_Problem requirements:_
Rewrite the lines below as a numbered list, skipping the blank lines and leaving out the pictures.

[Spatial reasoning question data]
----

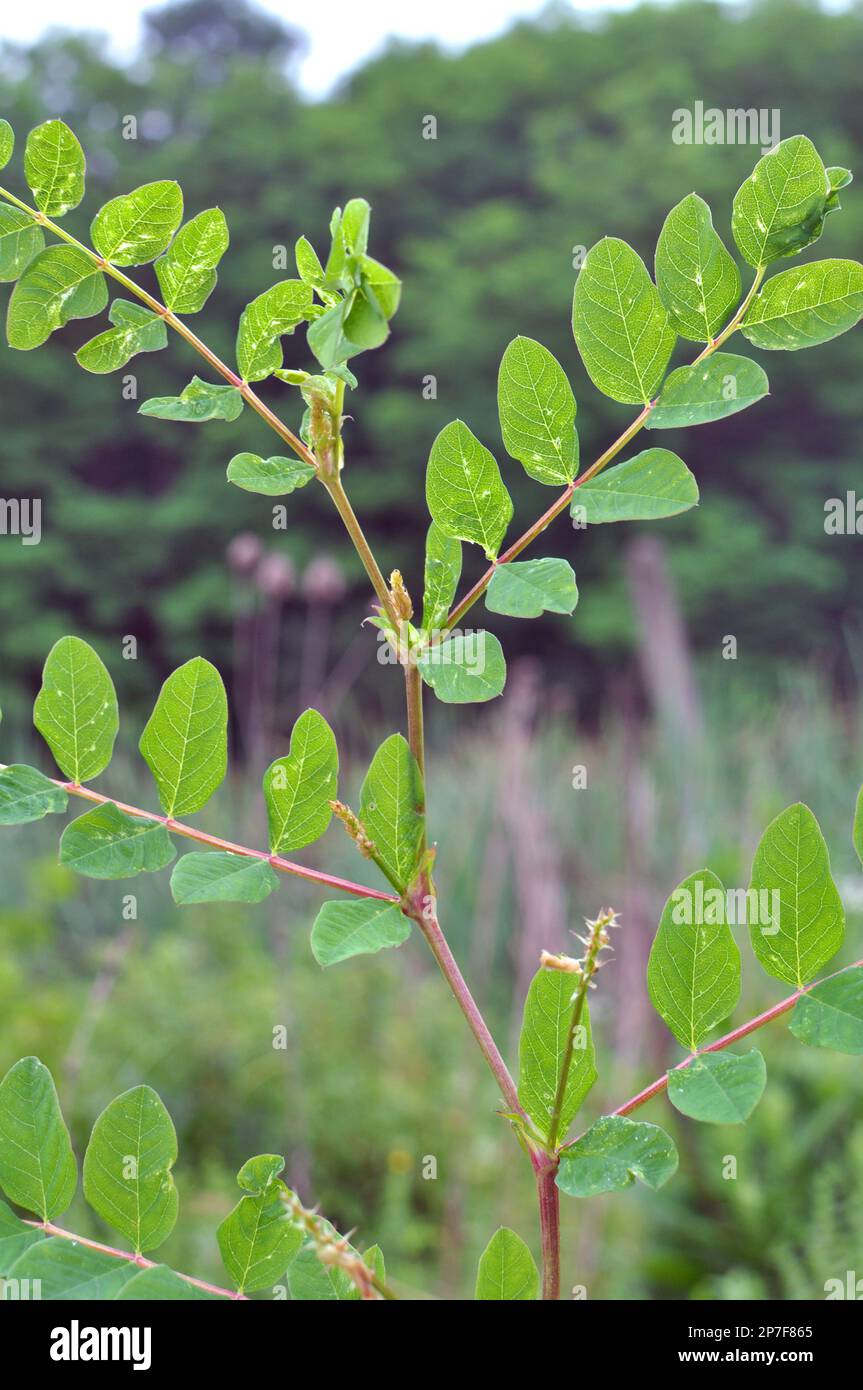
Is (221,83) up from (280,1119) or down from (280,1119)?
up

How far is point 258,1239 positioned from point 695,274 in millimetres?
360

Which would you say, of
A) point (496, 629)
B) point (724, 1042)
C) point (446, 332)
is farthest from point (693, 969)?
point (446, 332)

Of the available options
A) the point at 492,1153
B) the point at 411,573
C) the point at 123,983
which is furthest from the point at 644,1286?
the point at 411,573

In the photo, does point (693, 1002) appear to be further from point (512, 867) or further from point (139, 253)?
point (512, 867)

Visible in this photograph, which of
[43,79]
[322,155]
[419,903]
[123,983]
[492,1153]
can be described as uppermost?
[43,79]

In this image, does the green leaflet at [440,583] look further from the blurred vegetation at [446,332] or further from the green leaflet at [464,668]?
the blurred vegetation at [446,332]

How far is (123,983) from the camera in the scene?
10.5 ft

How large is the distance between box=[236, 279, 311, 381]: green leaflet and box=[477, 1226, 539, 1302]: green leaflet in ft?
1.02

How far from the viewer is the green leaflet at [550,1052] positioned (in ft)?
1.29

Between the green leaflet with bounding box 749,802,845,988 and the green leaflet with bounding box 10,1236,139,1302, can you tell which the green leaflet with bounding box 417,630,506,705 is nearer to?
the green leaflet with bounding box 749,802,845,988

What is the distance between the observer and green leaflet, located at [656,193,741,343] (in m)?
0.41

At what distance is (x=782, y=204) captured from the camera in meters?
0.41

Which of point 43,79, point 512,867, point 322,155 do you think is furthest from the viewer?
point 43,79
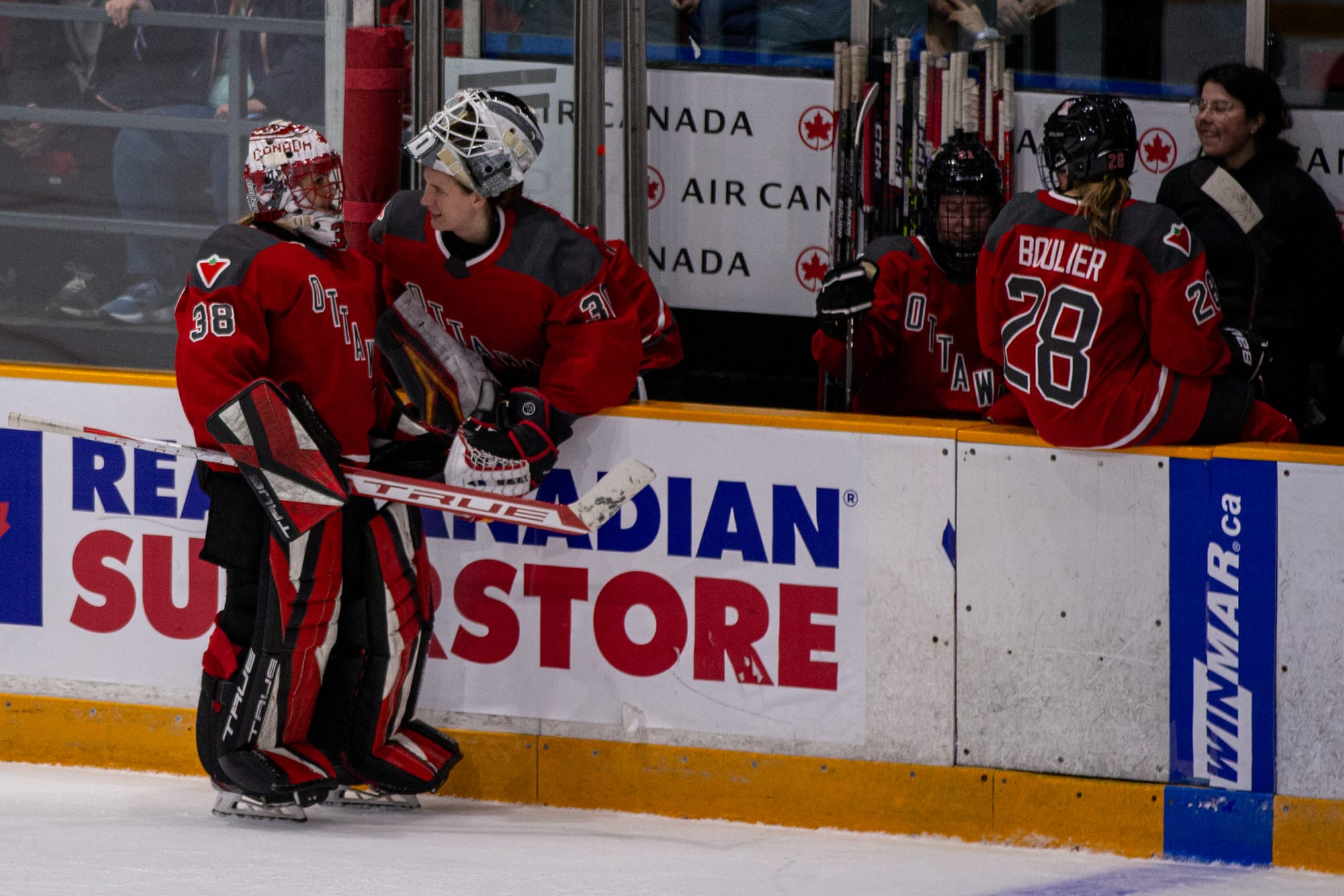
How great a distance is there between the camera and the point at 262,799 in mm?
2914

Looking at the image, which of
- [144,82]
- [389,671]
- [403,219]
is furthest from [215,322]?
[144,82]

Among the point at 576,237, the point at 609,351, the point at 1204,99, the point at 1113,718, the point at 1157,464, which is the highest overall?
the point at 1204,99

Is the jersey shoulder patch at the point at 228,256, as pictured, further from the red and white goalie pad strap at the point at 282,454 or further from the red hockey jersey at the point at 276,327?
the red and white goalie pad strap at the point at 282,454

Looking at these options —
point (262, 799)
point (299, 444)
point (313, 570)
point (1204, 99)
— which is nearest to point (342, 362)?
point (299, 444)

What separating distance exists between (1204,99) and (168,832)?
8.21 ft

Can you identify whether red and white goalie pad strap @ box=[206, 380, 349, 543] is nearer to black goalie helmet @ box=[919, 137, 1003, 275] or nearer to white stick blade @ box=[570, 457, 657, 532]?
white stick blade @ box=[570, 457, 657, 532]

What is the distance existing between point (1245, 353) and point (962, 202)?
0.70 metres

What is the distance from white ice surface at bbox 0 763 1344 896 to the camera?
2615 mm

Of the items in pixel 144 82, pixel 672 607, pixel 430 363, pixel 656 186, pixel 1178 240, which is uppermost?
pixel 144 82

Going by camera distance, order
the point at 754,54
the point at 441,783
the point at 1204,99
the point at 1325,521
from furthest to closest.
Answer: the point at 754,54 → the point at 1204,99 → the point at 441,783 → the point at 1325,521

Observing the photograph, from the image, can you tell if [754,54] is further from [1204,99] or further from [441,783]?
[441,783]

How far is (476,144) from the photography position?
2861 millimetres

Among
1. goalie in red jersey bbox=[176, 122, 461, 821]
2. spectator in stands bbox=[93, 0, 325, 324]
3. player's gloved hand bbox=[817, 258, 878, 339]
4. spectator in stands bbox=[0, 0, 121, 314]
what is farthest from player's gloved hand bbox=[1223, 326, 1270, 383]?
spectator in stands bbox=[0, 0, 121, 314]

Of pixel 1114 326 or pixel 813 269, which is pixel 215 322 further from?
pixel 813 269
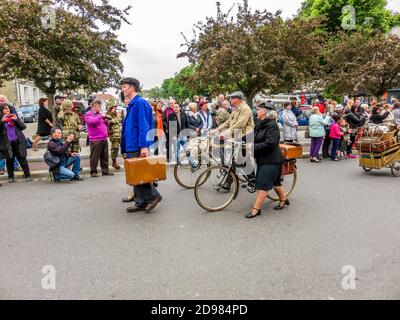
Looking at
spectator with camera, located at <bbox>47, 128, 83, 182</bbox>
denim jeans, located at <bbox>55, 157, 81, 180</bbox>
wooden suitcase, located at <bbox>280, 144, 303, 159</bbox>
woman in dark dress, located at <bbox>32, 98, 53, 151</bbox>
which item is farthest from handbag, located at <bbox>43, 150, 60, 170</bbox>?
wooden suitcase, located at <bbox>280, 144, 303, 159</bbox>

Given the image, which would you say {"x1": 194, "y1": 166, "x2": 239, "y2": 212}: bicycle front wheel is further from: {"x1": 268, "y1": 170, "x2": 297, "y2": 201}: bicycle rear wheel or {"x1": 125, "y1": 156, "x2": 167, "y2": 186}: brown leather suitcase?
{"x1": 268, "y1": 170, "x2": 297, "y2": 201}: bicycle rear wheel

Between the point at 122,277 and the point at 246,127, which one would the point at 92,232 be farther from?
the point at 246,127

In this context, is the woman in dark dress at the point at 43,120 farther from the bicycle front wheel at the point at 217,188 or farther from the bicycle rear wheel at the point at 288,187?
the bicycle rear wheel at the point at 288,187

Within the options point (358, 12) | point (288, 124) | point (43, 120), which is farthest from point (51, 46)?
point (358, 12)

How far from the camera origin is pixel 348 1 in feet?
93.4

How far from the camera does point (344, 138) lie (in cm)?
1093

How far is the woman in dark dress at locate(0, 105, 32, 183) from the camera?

----

_The answer:_
1. Is (221,83) up from (280,1119) or down from (280,1119)?
2. up
3. How far is point 258,1239 positioned from point 695,274 in millimetres?
4. 360
5. Which would you say, of
6. A) point (496, 629)
7. B) point (724, 1042)
8. C) point (446, 332)
9. is farthest from point (693, 969)?
10. point (446, 332)
11. Of the available options
12. A) the point at 492,1153
13. B) the point at 411,573
14. C) the point at 123,983
15. which is furthest from the point at 644,1286?
16. the point at 411,573
17. In the photo, does point (693, 1002) appear to be further from point (512, 867) or further from point (139, 253)?
18. point (512, 867)
19. Visible in this photograph, which of
20. [43,79]
21. [322,155]
22. [419,903]
23. [123,983]
24. [492,1153]
25. can be described as uppermost?
26. [43,79]
27. In this image, does the green leaflet at [440,583] look further from the blurred vegetation at [446,332] or further from the green leaflet at [464,668]?
28. the blurred vegetation at [446,332]
29. How far is (123,983) from the camera in the scene?
30. 10.5 ft
31. How large is the distance between box=[236, 279, 311, 381]: green leaflet and box=[477, 1226, 539, 1302]: green leaflet in ft?
32. 1.02
33. How far from the viewer is the green leaflet at [550,1052] positioned (in ft)?
34. 1.29
35. Between the green leaflet with bounding box 749,802,845,988 and the green leaflet with bounding box 10,1236,139,1302, can you tell which the green leaflet with bounding box 417,630,506,705 is nearer to?
36. the green leaflet with bounding box 749,802,845,988
37. What is the distance between the observer and green leaflet, located at [656,193,741,343] (in m)?
38. 0.41
39. At what distance is (x=782, y=204) captured from the camera in meters?
40. 0.41
41. Which of point 43,79, point 512,867, point 322,155 do you think is furthest from the viewer?
42. point 43,79
43. How great a distance is there between the camera and the point at 262,799 in mm?
44. 2914
45. Looking at the image, which of
46. - [144,82]
47. - [389,671]
48. - [403,219]
49. is furthest from [215,322]?
50. [144,82]
51. Among the point at 576,237, the point at 609,351, the point at 1204,99, the point at 1113,718, the point at 1157,464, which is the highest overall?
52. the point at 1204,99
53. Is the jersey shoulder patch at the point at 228,256, as pictured, further from the red and white goalie pad strap at the point at 282,454 or further from the red hockey jersey at the point at 276,327?
54. the red and white goalie pad strap at the point at 282,454
55. Looking at these options —
56. point (262, 799)
57. point (299, 444)
58. point (313, 570)
59. point (1204, 99)
60. — which is nearest to point (342, 362)?
61. point (299, 444)
62. What separating distance exists between (1204,99) and (168,832)?
63. 8.21 ft
64. Can you identify whether red and white goalie pad strap @ box=[206, 380, 349, 543] is nearer to black goalie helmet @ box=[919, 137, 1003, 275] or nearer to white stick blade @ box=[570, 457, 657, 532]?
65. white stick blade @ box=[570, 457, 657, 532]
66. What is the distance existing between point (1245, 353) and point (962, 202)?
67. 0.70 metres
68. What is the distance from white ice surface at bbox 0 763 1344 896 to the camera?
69. 2615 mm
70. Of the items in pixel 144 82, pixel 672 607, pixel 430 363, pixel 656 186, pixel 1178 240, which is uppermost?
71. pixel 144 82
72. Going by camera distance, order
73. the point at 754,54
74. the point at 441,783
75. the point at 1204,99
76. the point at 1325,521
77. from furthest to closest.
78. Answer: the point at 754,54 → the point at 1204,99 → the point at 441,783 → the point at 1325,521
79. Observing the photograph, from the image, can you tell if [754,54] is further from [1204,99] or further from [441,783]?
80. [441,783]
81. How far is (476,144) from the photography position?
82. 2861 millimetres
83. Among
84. 1. goalie in red jersey bbox=[176, 122, 461, 821]
85. 2. spectator in stands bbox=[93, 0, 325, 324]
86. 3. player's gloved hand bbox=[817, 258, 878, 339]
87. 4. spectator in stands bbox=[0, 0, 121, 314]
88. what is farthest from player's gloved hand bbox=[1223, 326, 1270, 383]?
89. spectator in stands bbox=[0, 0, 121, 314]
90. Of pixel 1114 326 or pixel 813 269, which is pixel 215 322 further from?
91. pixel 813 269
92. Looking at
93. spectator with camera, located at <bbox>47, 128, 83, 182</bbox>
94. denim jeans, located at <bbox>55, 157, 81, 180</bbox>
95. wooden suitcase, located at <bbox>280, 144, 303, 159</bbox>
96. woman in dark dress, located at <bbox>32, 98, 53, 151</bbox>
97. which item is farthest from handbag, located at <bbox>43, 150, 60, 170</bbox>?
98. wooden suitcase, located at <bbox>280, 144, 303, 159</bbox>
99. Given the image, which would you say {"x1": 194, "y1": 166, "x2": 239, "y2": 212}: bicycle front wheel is further from: {"x1": 268, "y1": 170, "x2": 297, "y2": 201}: bicycle rear wheel or {"x1": 125, "y1": 156, "x2": 167, "y2": 186}: brown leather suitcase?
100. {"x1": 268, "y1": 170, "x2": 297, "y2": 201}: bicycle rear wheel
101. Between the point at 122,277 and the point at 246,127, which one would the point at 92,232 be farther from?
102. the point at 246,127
103. In this context, is the woman in dark dress at the point at 43,120 farther from the bicycle front wheel at the point at 217,188 or farther from the bicycle rear wheel at the point at 288,187?
104. the bicycle rear wheel at the point at 288,187
105. Within the options point (358, 12) | point (288, 124) | point (43, 120), which is farthest from point (51, 46)?
106. point (358, 12)
107. How far from the camera origin is pixel 348 1 in feet?
108. 93.4
109. How far from the camera does point (344, 138) lie (in cm)?
110. 1093
111. How far is the woman in dark dress at locate(0, 105, 32, 183) from the camera?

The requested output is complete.